I chose guinea fowl with fennel for a main, and ‘Dave’ had roast sirloin of beef with Yorkshire pudding. I tend to avoid roasts when I eat out, even on a Sunday, because I’ve yet to taste a roast that can measure up to my mother’s, whose gourmet home cooking remains my benchmark. Guinea fowl however is definitely in the category of ‘wouldn’t have that at home’. The mains came with pommes paillasson – a crispy, buttery potato cake – braised red cabbage, pumpkin with sage butter, and bitter leaf salad. It was all absolutely wonderful, a riot of flavour and texture from the succulence of the meats to the gorgeous seasonal flavours of the veg dishes. The pumpkin in sage butter was sweet and earthy, the cabbage braised with warming spices and fruit, and the bitter leaves worked exceptionally well to balance out the richness of the meals. Don’t tell my mother, but I’d say the roast beef and feather-light Yorkshire pudding I pinched off ‘Dave’ was up there with hers.

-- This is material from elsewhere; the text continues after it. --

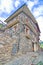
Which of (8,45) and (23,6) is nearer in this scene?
(8,45)

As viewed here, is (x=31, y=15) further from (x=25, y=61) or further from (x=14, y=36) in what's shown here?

Room for pudding? Always! The dessert menu was quite intriguing, featuring smaller offerings like a dark chocolate and madeira truffle, or honey and brown butter madeleines. I went for the apple and lemon thyme tart with creme fraiche which was just a few bites of pure flavour, freshness and sweetness, and ‘Dave’ had creme caramel with pear, which was equally flavoursome, creamy and light.

AROUND AND ABOUT

Given the choice, I’d never actually leave Wild Flor. But as all good things must come to an end, you can carry on the day with a trip to the beach, a short walk away, or wander around Hove’s quirky and characterful streets checking out inferior quality eateries, artisan stores and indy shops. Brighton’s just along the road too and easy to get to by car, bike or public transport. Then wander back to Wild Flor once you’re hungry again and see if they’ll fit you in for a second sitting.

THE MUDDY VERDICT

Good for: Foodies! The quality is truly superb, and the atmosphere is perfect for a relaxed and indulgent afternoon or evening. It’d be a great one for date night, a special gathering with friends or family, or just for a treat. Wine buffs will adore the range and breadth of the wine list.

Not for: I wouldn’t come here with babies or toddlers, fine dining with a squalling 18-month-old in a high chair is an exercise in futility and you don’t want to end up wolfing your gourmet quality meal as fast as humanly possible. I probably wouldn’t come here with my school-age kiddos either as they’d just whinge about the lack of fish and chips on offer.